Pourquoi? Comment comprendre un tel renversement de l'image?
Les promesses "oubliées"
Les premières explications tiennent bien évidement à un constat d'échec en grande partie lié à des promesses électorales non tenues et un écart entre les convictions affichées du président et ses réalisations.
Les manœuvres politiques engagées peu avant le début de son mandat pour un partage du pouvoir et une protection mutuelle avec le parti islamiste sur fond de réhabilitation des "azlams" (les "restes" de l'ancien régime) , y compris son propre rejeton, ont été peu appréciées par l'opinion publique et sont venu casser la crédibilité d'une institution qui a décidément du mal à s'en relever.
Une communication sans ambition
Une autre explication peu évoquée tiendrait surtout à une carence manifeste dans la communication du palais de Carthage qui ne parvient pas à présenter la fonction présidentielle sous une image nouvelle, moderne et alignée sur une politique de changement.
Pourtant au cœur de l'action des communicants du palais tient la stratégie d' "un nouveau style de présidence pour une nouvelle république".
D'abord soucieux de faire taire les rumeurs sur l'état de santé du Président ou ses capacités (vu son âge) dans la fonction, les communicants du palais ont misé sur la fabrication d'un personnage de premier plan: un président dynamique, omniprésent, au courant de tout, qui commente tout et surtout, un "Raïs" ("Président") dont on parle.
Malgré ses 90 ans, le président a visiblement un agenda fort chargé, il multiplie les rencontres, les visites, les interviews et discours et donne les signes d'une activité intense.

DONNÉES CI-DESSOUS:

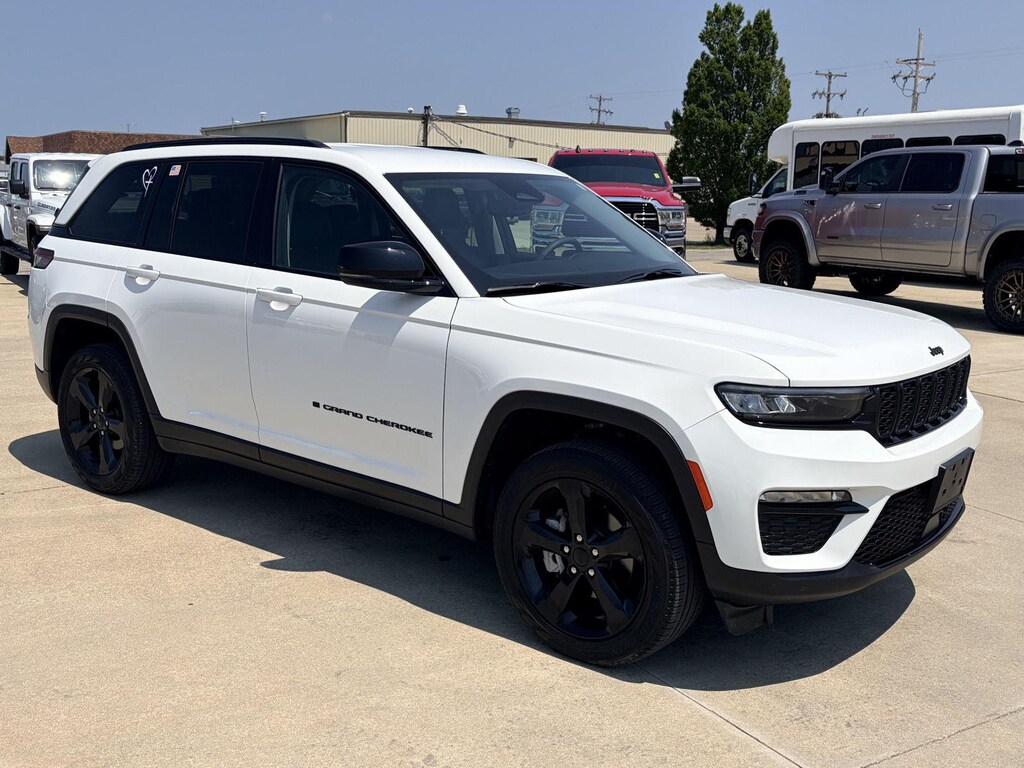 Certified 2023 Jeep Grand Cherokee Limited SUV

ACTION DEMANDÉE 1:
Recopiez le passage du texte sur l'image présidentielle, depuis « Les premières explications » jusqu'à « à s'en relever. » inclus.
ACTION DEMANDÉE 2:
D'après le texte sur l'image présidentielle, quelle stratégie se trouve au cœur de l'action des communicants du palais ?
ACTION DEMANDÉE 3:
Écrivez la suite du texte sur l'image présidentielle, à partir de sa dernière phrase.

RÉPONSE FINALE 1:
Les premières explications tiennent bien évidement à un constat d'échec en grande partie lié à des promesses électorales non tenues et un écart entre les convictions affichées du président et ses réalisations.
Les manœuvres politiques engagées peu avant le début de son mandat pour un partage du pouvoir et une protection mutuelle avec le parti islamiste sur fond de réhabilitation des "azlams" (les "restes" de l'ancien régime) , y compris son propre rejeton, ont été peu appréciées par l'opinion publique et sont venu casser la crédibilité d'une institution qui a décidément du mal à s'en relever.

RÉPONSE FINALE 2:
La stratégie d'« un nouveau style de présidence pour une nouvelle république ».

RÉPONSE FINALE 3:
Où est le mal? Il le serait dans la nouvelle architecture institutionnelle: une présidence qui perd de sa pertinence décisionnelle et qui semble gérer douloureusement une frustration politico institutionnelle dans la mesure où le régime mixte prive "Siyadet erraïs" ("Monsieur le président") de ces prérogatives décisionnelles bien inscrites dans la culture politique des tunisiens depuis l'indépendance. Et par conséquent, des attributs du "guide" omniprésent et omnipotent.
Cependant, on notera quelques tentatives pour valoriser l'image de l'instance présidentielle: lors de ses voyages et des rencontres, on voit un Béji Caïd Essebsi rajeuni, adoptant une bonne prestance vestimentaire, une posture élégante, une démarche sure, un front bien haut, une bonne alternance des lunettes claire et des lunettes de soleil (dites "Bourguibienne") et un ton de voix et des sourires étudiés.
Pourtant, seule "la communication" manque car cela reste un travail d'impression aussi ordinaire qu'éphémère, et qui dans le fond semble traiter à contrecœur avec les concepts de révolution, démocratie et de participation à la décision.
Toutefois ce qui était censé dynamiser l'image du président et moderniser son institution, a en fait produit l'inverse.
L'objectif quasi obsessionnel de faire de Béji Caïd Essebsi un personnage de premier plan a plutôt tourné au gavage communicationnel.
L'usage des réseaux sociaux dans la communication présidentielle est à ce titre exemplaire.
Sa page Facebook et son comptes Twitter, principaux outils de sa communication, couvrent ses moindres fait et gestes tous les jours et plusieurs fois par jour en photo, en audio et en vidéo.
Parce que le président est trop visible, parle trop souvent pour dire ce qu'il pense de telle ou telle affaire, l'information relayée pas ses communicants est devenue excessive, répétitive et maigre en matière informationnelle.
Une moyenne de 8 articles sur 10 sur le président de la République ne dépassent pas les 5 lignes et se limitent à un bref compte rendu sur la forme de son activité plutôt que son fond.
Le résultat n'est pas probant car il aboutit à une banalisation du locuteur et la dissipation de toute curiosité par le citoyen à l'égard de la symbolicité de la fonction présidentielle.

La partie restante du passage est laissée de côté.